* _INFORMATION SHOWN_
+-------+

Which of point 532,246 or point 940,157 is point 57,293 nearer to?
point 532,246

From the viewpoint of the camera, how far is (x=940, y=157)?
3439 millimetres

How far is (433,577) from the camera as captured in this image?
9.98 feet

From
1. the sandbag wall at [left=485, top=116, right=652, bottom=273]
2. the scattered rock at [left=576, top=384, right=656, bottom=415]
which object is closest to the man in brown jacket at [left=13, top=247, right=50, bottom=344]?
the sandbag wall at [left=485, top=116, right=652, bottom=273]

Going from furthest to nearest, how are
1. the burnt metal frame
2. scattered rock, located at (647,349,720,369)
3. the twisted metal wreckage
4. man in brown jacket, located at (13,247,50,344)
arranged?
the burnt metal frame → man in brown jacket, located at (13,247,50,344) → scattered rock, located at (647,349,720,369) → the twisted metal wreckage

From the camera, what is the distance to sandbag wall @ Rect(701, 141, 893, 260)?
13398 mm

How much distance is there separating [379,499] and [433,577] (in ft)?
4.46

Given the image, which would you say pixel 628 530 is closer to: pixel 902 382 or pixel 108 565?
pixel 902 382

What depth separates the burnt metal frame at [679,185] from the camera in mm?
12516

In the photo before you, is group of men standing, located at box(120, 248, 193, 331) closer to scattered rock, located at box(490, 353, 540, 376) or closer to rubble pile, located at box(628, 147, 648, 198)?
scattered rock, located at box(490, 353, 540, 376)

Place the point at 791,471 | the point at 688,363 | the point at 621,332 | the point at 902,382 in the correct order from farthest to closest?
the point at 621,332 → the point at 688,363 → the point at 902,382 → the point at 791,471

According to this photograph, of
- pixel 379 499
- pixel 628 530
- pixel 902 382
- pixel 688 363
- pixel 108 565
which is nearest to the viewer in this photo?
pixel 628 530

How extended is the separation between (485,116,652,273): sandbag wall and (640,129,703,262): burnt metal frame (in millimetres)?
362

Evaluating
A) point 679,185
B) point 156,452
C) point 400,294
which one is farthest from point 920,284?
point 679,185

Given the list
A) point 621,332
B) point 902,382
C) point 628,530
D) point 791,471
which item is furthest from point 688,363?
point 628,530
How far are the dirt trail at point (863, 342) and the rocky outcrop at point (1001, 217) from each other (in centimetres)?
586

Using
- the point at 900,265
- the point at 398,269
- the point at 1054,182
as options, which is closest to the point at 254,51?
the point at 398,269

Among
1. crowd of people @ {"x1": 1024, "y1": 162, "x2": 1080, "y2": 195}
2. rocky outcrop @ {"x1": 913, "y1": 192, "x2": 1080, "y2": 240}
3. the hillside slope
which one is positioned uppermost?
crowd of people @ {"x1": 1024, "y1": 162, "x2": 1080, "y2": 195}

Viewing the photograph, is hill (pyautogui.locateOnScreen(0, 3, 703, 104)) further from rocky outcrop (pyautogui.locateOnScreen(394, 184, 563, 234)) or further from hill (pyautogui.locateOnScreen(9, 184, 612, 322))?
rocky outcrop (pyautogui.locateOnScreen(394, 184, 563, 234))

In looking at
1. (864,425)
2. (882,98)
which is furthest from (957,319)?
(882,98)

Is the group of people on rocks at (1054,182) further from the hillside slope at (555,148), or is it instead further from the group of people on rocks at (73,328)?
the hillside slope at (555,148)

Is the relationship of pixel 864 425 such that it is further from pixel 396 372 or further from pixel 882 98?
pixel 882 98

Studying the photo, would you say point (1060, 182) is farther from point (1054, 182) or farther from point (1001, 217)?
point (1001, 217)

+-------+

* _WHAT THIS TASK INVOLVES_
Make an exact copy of every line from the one with "Place the point" to the end of the data, with the first and last of those lines included.

* _WRITTEN RESPONSE_
Place the point at 791,471 | the point at 688,363 | the point at 621,332 | the point at 902,382 in the correct order from farthest to closest?
the point at 621,332 → the point at 688,363 → the point at 902,382 → the point at 791,471

According to this photograph, of
- pixel 379 499
- pixel 628 530
- pixel 902 382
- pixel 688 363
- pixel 108 565
which is nearest to the viewer in this photo?
pixel 628 530

How extended is the separation between (485,116,652,273): sandbag wall and (640,129,703,262): burnt metal frame (in millimetres)?
362

Evaluating
A) point 679,185
B) point 156,452
C) point 400,294
which one is farthest from point 920,284?
point 679,185

Given the list
A) point 621,332
B) point 902,382
C) point 628,530
D) point 791,471
which item is furthest from point 688,363?
point 628,530
How far are the dirt trail at point (863, 342) and the rocky outcrop at point (1001, 217) from each other (in centimetres)?
586

Using
- the point at 900,265
- the point at 398,269
- the point at 1054,182
as options, which is closest to the point at 254,51?
the point at 398,269

Among
1. crowd of people @ {"x1": 1024, "y1": 162, "x2": 1080, "y2": 195}
2. rocky outcrop @ {"x1": 913, "y1": 192, "x2": 1080, "y2": 240}
3. the hillside slope
which one is positioned uppermost?
crowd of people @ {"x1": 1024, "y1": 162, "x2": 1080, "y2": 195}

Viewing the photograph, is hill (pyautogui.locateOnScreen(0, 3, 703, 104)) further from rocky outcrop (pyautogui.locateOnScreen(394, 184, 563, 234)) or further from hill (pyautogui.locateOnScreen(9, 184, 612, 322))?
rocky outcrop (pyautogui.locateOnScreen(394, 184, 563, 234))

In looking at
1. (864,425)
2. (882,98)
which is furthest from (957,319)?
(882,98)

Is the group of people on rocks at (1054,182) further from the hillside slope at (555,148), or is it instead further from the group of people on rocks at (73,328)?
the hillside slope at (555,148)

Is the relationship of pixel 864 425 such that it is further from pixel 396 372 or further from pixel 882 98?
pixel 882 98

Studying the photo, would you say point (1060, 182) is farther from point (1054, 182) or farther from point (1001, 217)?
point (1001, 217)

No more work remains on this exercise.